С лишениями, однако, покончено не было, и в этой неблагоприятной обстановке Сталин и его соратники пытались сформулировать положительную программу социалистической торговли. По сравнению с политическими мерами 1920-х годов в 1930-х акцент был сделан на качественных аспектах розничной торговли. Все сходились на том, что в период НЭПа предприятия социалистического сектора не так умело справлялись с продажами, как частные торговцы. Это различие было особенно заметно в торговле предметами роскоши. Центральное правительство не могло позволить себе потерять налоговые поступления, ликвидировав частных поставщиков предметов роскоши, и потому социалистическим сетям было предписано создавать запасы товаров с высокой добавленной стоимостью и формировать себе более привлекательный образ. В розничной торговле Коммунистическая партия взяла на вооружение девиз «культурная советская торговля». В период с 1931 по 1934 год влияние этого лозунга было едва заметно, за исключением некоторых элитных кафетериев и «коммерческих» магазинов, которые продавали дорогие продукты питания и одежду обеспеченной части советских потребителей за пределами системы рационирования. К окончанию действия этой системы в 1935 году повестка «культурной торговли» получила широкое освещение в прессе и была распространена на всю систему розничных продаж.

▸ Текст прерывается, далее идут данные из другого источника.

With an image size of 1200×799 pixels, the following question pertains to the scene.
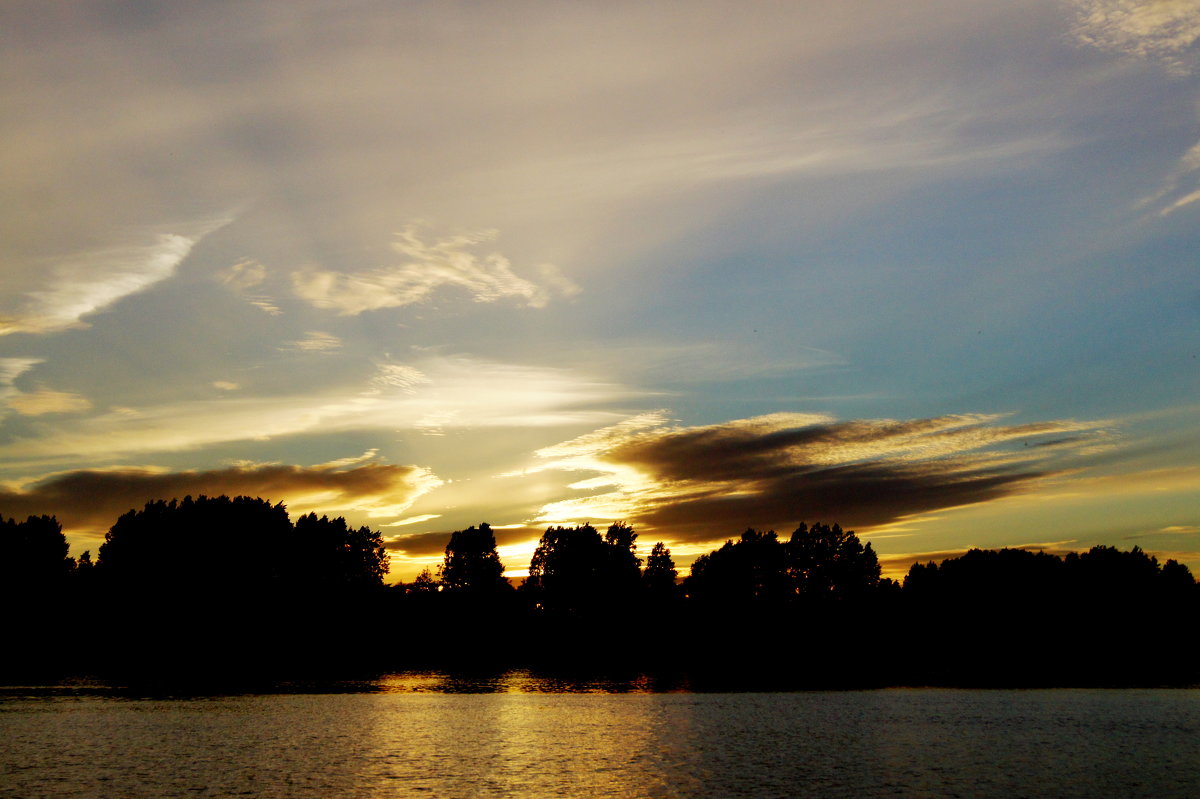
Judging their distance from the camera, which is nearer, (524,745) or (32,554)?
(524,745)

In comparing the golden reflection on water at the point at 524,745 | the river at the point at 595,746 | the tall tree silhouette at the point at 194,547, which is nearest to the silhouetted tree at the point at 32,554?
the tall tree silhouette at the point at 194,547

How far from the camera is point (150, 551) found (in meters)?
174

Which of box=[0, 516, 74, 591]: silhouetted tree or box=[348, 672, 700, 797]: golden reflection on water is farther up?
box=[0, 516, 74, 591]: silhouetted tree

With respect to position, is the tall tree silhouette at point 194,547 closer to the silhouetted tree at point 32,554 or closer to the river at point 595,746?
the silhouetted tree at point 32,554

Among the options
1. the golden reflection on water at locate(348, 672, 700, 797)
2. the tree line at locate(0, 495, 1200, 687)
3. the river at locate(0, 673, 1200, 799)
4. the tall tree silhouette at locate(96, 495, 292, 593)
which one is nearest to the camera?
the river at locate(0, 673, 1200, 799)

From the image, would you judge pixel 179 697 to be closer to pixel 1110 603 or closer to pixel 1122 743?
pixel 1122 743

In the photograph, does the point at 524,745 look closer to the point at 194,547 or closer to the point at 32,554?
the point at 194,547

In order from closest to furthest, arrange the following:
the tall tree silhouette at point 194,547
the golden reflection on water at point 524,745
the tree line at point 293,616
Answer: the golden reflection on water at point 524,745 < the tree line at point 293,616 < the tall tree silhouette at point 194,547

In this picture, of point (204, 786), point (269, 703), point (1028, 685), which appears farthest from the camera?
point (1028, 685)

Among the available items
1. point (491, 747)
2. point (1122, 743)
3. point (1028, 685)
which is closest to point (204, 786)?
point (491, 747)

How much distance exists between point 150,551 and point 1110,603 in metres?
198

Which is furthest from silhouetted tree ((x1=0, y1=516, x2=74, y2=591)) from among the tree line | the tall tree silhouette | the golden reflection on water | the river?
the golden reflection on water

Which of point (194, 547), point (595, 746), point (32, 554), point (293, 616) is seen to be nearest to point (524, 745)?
point (595, 746)

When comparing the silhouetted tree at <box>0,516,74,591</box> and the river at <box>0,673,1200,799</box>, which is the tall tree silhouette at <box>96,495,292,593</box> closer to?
the silhouetted tree at <box>0,516,74,591</box>
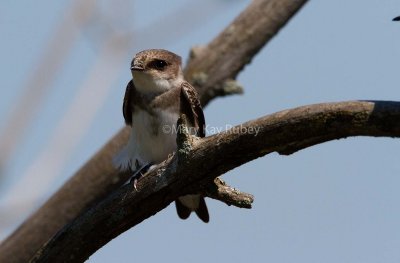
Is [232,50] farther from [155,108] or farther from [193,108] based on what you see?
[155,108]

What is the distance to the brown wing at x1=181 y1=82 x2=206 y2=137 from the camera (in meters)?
6.20

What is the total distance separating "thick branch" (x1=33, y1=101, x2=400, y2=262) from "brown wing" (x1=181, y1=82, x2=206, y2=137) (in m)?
1.52

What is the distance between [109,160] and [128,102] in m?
0.53

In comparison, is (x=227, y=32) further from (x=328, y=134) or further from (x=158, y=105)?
(x=328, y=134)

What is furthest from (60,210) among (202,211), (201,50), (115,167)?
(201,50)

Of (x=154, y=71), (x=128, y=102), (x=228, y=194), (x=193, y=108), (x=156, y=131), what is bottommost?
(x=228, y=194)

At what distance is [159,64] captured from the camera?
646 cm

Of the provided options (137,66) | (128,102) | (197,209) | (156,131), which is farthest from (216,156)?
(197,209)

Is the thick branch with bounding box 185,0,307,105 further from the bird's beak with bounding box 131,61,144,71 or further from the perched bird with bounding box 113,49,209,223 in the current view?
the bird's beak with bounding box 131,61,144,71

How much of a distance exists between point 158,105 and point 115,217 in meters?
1.66

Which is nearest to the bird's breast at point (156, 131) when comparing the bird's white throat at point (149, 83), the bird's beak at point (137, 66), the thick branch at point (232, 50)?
the bird's white throat at point (149, 83)

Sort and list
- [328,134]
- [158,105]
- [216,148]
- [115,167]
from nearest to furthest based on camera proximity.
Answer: [328,134] < [216,148] < [158,105] < [115,167]

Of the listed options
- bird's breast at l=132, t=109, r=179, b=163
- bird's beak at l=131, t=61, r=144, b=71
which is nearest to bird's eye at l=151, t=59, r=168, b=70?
bird's beak at l=131, t=61, r=144, b=71

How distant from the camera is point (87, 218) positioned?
15.4 ft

В первых разделах этой главы отслеживается развитие парадигмы культурной торговли в 1930-х годах: ее появление в сфере торговли предметами роскоши вне системы рационирования, ее распространение на более широкий ряд советских магазинов в связи с попыткой модернизации розничной торговли, и ее роль в борьбе против бюрократизма – слабого места социалистической торговли. Далее обсуждается потребление и исследуется то, каким образом организация торговли формировала установки потребителей, после чего приводится краткое изложение количественных тенденций, существовавших в последовавшее после 1928 года десятилетие. В заключительной части главы освещаются два эпизода, подчеркивающие напряженную обстановку, в которой оказались власти вследствие выхода за рамки рационирования, когда «товарный голод» снова стал препятствовать розничной торговле в крупных городах Советского Союза.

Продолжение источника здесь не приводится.